Il existerait en France environ six cents installations de ce type, respectant à la fois la santé des usagers mais aussi celle de l’environnement.
Beaucoup d’usagers et d’ouvriers du secteur (sans parler de « ceux » qui ne peuvent parler…) sont loin d’y trouver leur compte.
En plus du lancement de travaux d’envergure pour des projets de transports en commun et de mobilité douce, il parait plus que souhaitable d’imposer petit à petit les biobitumes. Avant que les pollutions, les maladies et les cancers ne fassent trop de ravage.

SOURCES :
https://www.inrs.fr/risques/bitume/effets-sante.html
https://detours.canal.fr/bio-bitume-une-route-ecologique-a-base-de-bois/
https://www.construction21.org/france/articles/h/bientot-du-goudron-ecologique.html
https://www.ifsttar.fr/fileadmin/redaction/5_ressources-en-ligne/Communication/Espace_presse/Dossiers_de_presse/Algoroute_Fr.pdf
Haute-Savoie Magazine n#186)
https://www.lesechos.fr/pme-regions/innovateurs/eiffage-route-pose-son-enrobe-ecologique-biophalt-a-lyon-1268418

8 Comments

  1. L’écologie est de plus en plus importante, surtout avec le climat actuelle. Voir vos articles m’encouragent a militer de plus en plus pour la planète merci.

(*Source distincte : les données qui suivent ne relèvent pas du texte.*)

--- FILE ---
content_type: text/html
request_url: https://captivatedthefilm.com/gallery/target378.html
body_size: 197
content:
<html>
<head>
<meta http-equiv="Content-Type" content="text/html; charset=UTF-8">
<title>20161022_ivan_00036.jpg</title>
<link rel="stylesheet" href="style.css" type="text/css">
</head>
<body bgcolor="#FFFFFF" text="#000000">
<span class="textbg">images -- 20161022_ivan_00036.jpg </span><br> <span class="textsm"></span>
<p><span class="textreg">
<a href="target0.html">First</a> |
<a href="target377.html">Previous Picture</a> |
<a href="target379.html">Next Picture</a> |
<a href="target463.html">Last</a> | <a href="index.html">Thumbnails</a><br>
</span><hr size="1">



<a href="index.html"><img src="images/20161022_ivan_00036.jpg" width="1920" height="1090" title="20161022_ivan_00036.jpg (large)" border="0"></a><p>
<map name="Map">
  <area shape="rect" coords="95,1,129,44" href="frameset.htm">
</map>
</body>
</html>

  2. Sujet très intéressant, je ne connaissais pas ce bitume d’un nouveau genre, un vrai bijou technologique ! Quel est le coût d’une telle installation pour une portion de route/autoroute ?

  3. Les revêtements routiers « new-age » sont une réalité et apportent tous des avantages environnementaux indéniables.
    Maintenant est-ce la bonne question à poser ? Devons nous toujours bitumer plus ? Devons nous continuer de nous déplacer toujours autant ? Notre mobilité de l’ancien temps n’est-elle pas le premier facteur à remettre en cause avant de penser à bitumer, même avec des enrobés vertueux ?
    Je milite de longue date pour la voiture électrique, qui est vertueuse au niveau des émissions à l’usage, mais l’on sait qu’elle ne règle pas tout et de loin.
    Dans ce contexte, quand acceptera-t-on de mettre au débat la remise en cause de notre hyper mobilité ?

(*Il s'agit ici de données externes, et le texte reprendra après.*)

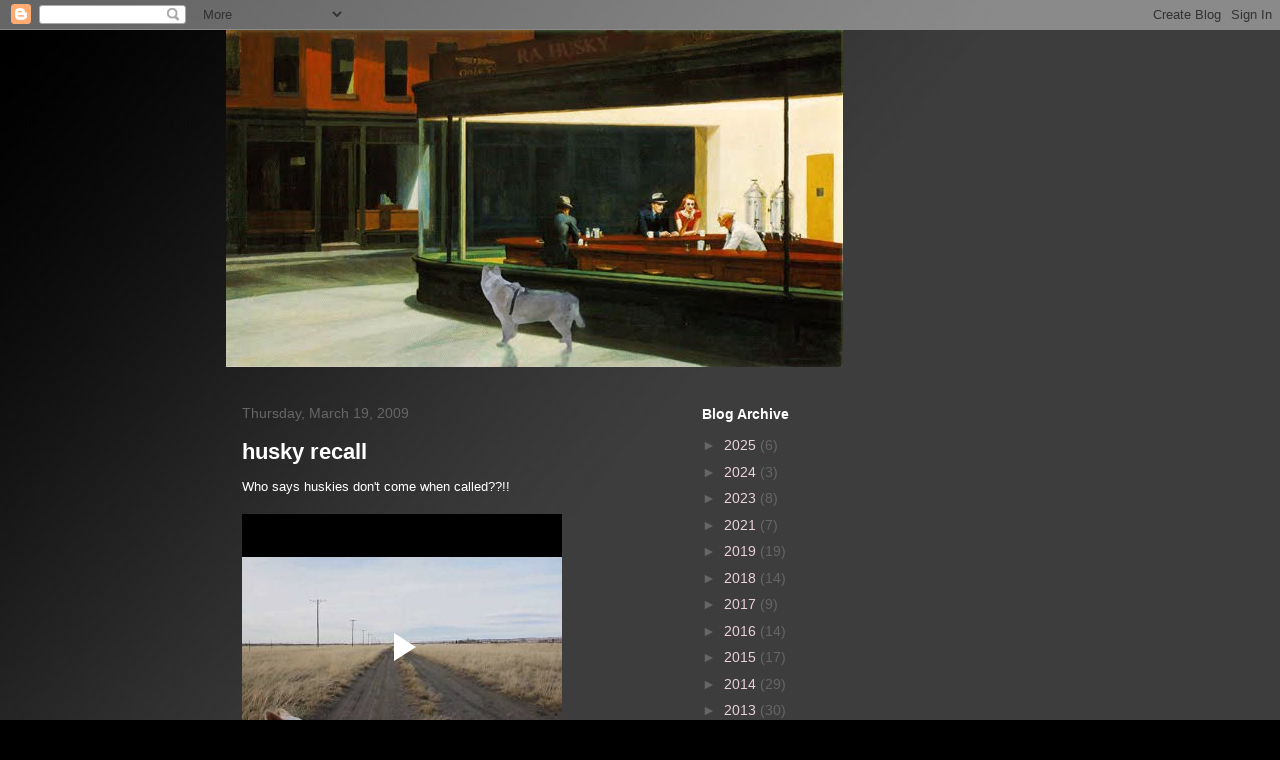

--- FILE ---
content_type: text/html; charset=UTF-8
request_url: https://www.blogger.com/video.g?token=AD6v5dzbZL9UM2kXCcU8o8Bg9BHDC67nvM_z4wlZvQYXoTFq--rDfm9wiLvtDcjnEILQ0VplUrVZw1vJpunzJV4QynW-iS32lu-dDv2RiTmbmBdb9cY6oiK7Y53XdOFpdcv97eaST651
body_size: 406
content:
<!DOCTYPE HTML PUBLIC "-//W3C//DTD HTML 4.01//EN" "http://www.w3.org/TR/html4/strict.dtd"><html dir="ltr"><head><style type="text/css">
        body,
        .main,
        #videocontainer,
        .thumbnail-holder,
        .play-button {
          background: black;
          height: 100vh;
          margin: 0;
          overflow: hidden;
          position: absolute;
          width: 100%;
        }

        #videocontainer.type-BLOGGER_UPLOADED .thumbnail-holder {
          background-size: contain;
        }

        .thumbnail-holder {
          background-repeat: no-repeat;
          background-position: center;
          z-index: 10;
        }

        .play-button {
          background: url('https://www.gstatic.com/images/icons/material/system/1x/play_arrow_white_48dp.png') rgba(0,0,0,0.1) no-repeat center;
          cursor: pointer;
          display: block;
          z-index: 20;
        }
      </style>
<script type="text/javascript">
        var VIDEO_CONFIG = {"thumbnail":"https://i9.ytimg.com/vi_blogger/x46N8iVyPYI/1.jpg?sqp=COKgussGGPDEAfqGspsBBgjAAhC0AQ&rs=AMzJL3ktHO-Dqhmdl3tvQwLgE7P-R5QlLQ","iframe_id":"BLOGGER-video-c78e8df225723d82-14734","allow_resize":false,"streams":[{"play_url":"https://rr2---sn-p5qlsn7l.googlevideo.com/videoplayback?expire=1768882402&ei=YpBuad2dNvLpruEPg9XJ2QU&ip=3.15.175.113&id=c78e8df225723d82&itag=18&source=blogger&xpc=Egho7Zf3LnoBAQ%3D%3D&cps=2&met=1768853602,&mh=Cg&mm=31&mn=sn-p5qlsn7l&ms=au&mv=u&mvi=2&pl=24&rms=au,au&susc=bl&eaua=J4u3jgVranU&mime=video/mp4&vprv=1&rqh=1&dur=36.432&lmt=1237515777937156&mt=1768852768&sparams=expire,ei,ip,id,itag,source,xpc,susc,eaua,mime,vprv,rqh,dur,lmt&sig=AJfQdSswRQIgVCnNNQX_HYH5xagplcOLF1SVpjOffmjy03-9xhT9YF0CIQDB9N0HHaG4qBGZqN71qvK6nrFMuKWHDAXD2R5CoVfUHQ%3D%3D&lsparams=cps,met,mh,mm,mn,ms,mv,mvi,pl,rms&lsig=APaTxxMwRQIhAOdSB0p979wpadx0sZcdTmRFYXZDP4dH3ncIpeFgHkQUAiApZotY77jh-nkVuC4h6cHhm8ke9aQNlyXWsL0lywzRKA%3D%3D","format_id":18}]}
      </script></head>
<body><div class="main"><div id="videocontainer" class="type-BLOGGER_UPLOADED"><div class="thumbnail-holder"></div>
<div class="play-button"></div></div></div>
<script type="text/javascript" src="https://www.blogger.com/static/v1/jsbin/3245339219-video_compiled.js"></script>
</body></html>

  4. Débat très intéressant. Quitte à protéger l’environnement, autant ne pas « bétonner » même de façon respectueuse de l’environnement, car ainsi on privilégie l’automobile. Dans un sens, ce type de solutions est contre-productive et représente un aveu d’échec d’une vrai politique environnementale.

  5. Merci pour votre commentaire, effectivement béton et « protéger l’environnement » semblent être contraire. Dans le meilleur des cas, mieux vaux laisser l’espace naturel.

  6. Article très interessant. Je ne m’était jamais posé de tel question sur l’origine des matériaux que composent nos routes. Qu’en est-on du projet Algoroute ?
    Je vais me renseigner à ce sujet.